Si è svolto il 19 marzo a Milano, presso il Museo Poldi Pezzoli, il convegno “Tra le chiome”, promosso da Forestami Academy in collaborazione con Prada Group. L’iniziativa ha riunito esperti, accademici e rappresentanti istituzionali per approfondire il ruolo della forestazione urbana nel miglioramento della qualità della vita nelle città.
La scelta della data, coincidente con la festa del papà, ha richiamato simbolicamente i temi della cura e della responsabilità verso le generazioni future, elementi centrali nel dibattito sulla sostenibilità ambientale e sulla pianificazione urbana.
Nel corso dell’incontro è emersa con chiarezza la necessità di considerare il verde urbano non come elemento decorativo, ma come infrastruttura essenziale per la salute pubblica e la resilienza climatica.
Le politiche europee e il ruolo dei dati
Ad aprire i lavori è stato Benjamin Rolles, Policy Officer della Commissione Europea, che ha illustrato gli obiettivi della Nature Restoration Law, il regolamento europeo che impone traguardi vincolanti per il ripristino degli ecosistemi entro il 2030, con una tappa intermedia fissata al 2027.
Rolles ha sottolineato come la copertura arborea urbana, nota come Tree Canopy Cover, rappresenti oggi uno degli indicatori principali per valutare la qualità ecologica delle città. «Non basta salvaguardare il verde, è necessario ripristinarlo», ha dichiarato, evidenziando il passaggio da una logica conservativa a una strategia attiva di rigenerazione ambientale.
Il convegno, curato da Maria Chiara Pastore e con il contributo di Simone Molteni, ha avuto l’obiettivo di rendere accessibili anche al pubblico non specialistico temi complessi legati al rapporto tra alberi, clima e pianificazione urbana.
Dall’osservazione satellitare alla pianificazione urbana
Tra gli interventi, Phillip Harwood dell’Agenzia Spaziale Europea ha illustrato l’utilizzo dei dati satellitari del programma Copernicus per monitorare il verde urbano e analizzare fenomeni come le isole di calore.

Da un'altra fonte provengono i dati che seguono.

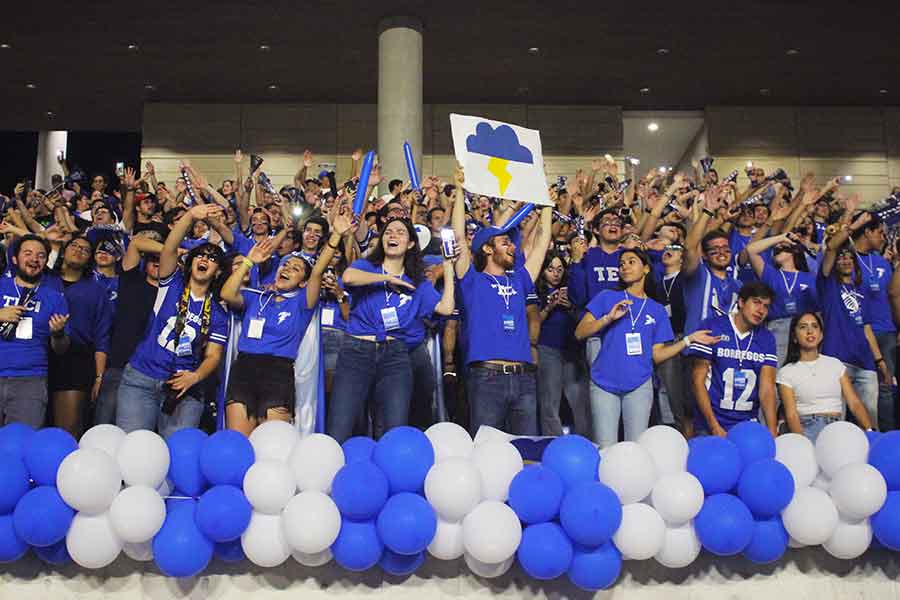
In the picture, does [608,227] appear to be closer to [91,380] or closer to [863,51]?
[91,380]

Gherardo Chirici, docente dell’Università di Firenze, ha invece presentato il concetto di “gemelli digitali” degli alberi, strumenti che permettono di simulare e valutare i benefici ambientali e sanitari del patrimonio arboreo. Chirici ha inoltre evidenziato la necessità di distinguere tra confini amministrativi e reali aree urbane per una pianificazione più efficace.
Nel dibattito è emerso anche il contributo di Ana Macías Palomo, che ha ribadito l’importanza della copertura arborea come metrica operativa, e di Paola Viganò, che ha ripercorso l’evoluzione delle politiche del verde a Milano, con particolare attenzione alle sperimentazioni legate ai modelli digitali urbani.
Coinvolgimento della comunità e prospettive future
A chiudere i lavori è stato Stefano Boeri, presidente del Comitato di indirizzo di Forestami, che ha richiamato il ruolo fondamentale della partecipazione collettiva. «È necessario coinvolgere cittadini, scuole, imprese e comunità locali per rendere concreta la trasformazione ecologica delle città», ha affermato.
Secondo Maria Chiara Pastore, la Tree Canopy Cover è destinata a diventare uno strumento strutturale per governare la transizione urbana. «Non si tratta solo di contare gli alberi, ma di leggere la città attraverso le chiome, indicatori della qualità ecologica e base per politiche allineate agli obiettivi europei di ripristino della natura», ha spiegato.
Un progetto educativo per le scuole milanesi
Nel corso dell’evento è stato presentato anche un nuovo progetto didattico promosso da Forestami Academy in collaborazione con il Prada Group e con La Fabbrica. L’iniziativa è rivolta a 100 classi di quarta e quinta primaria della Città metropolitana di Milano.
L’obiettivo è sensibilizzare le nuove generazioni sui temi della sostenibilità e dell’importanza del verde urbano. Lorenzo Bertelli, Head of Corporate Social Responsibility del Prada Group, ha espresso fiducia nel progetto, sottolineando il valore dell’educazione ambientale per costruire una cultura diffusa della cura del territorio.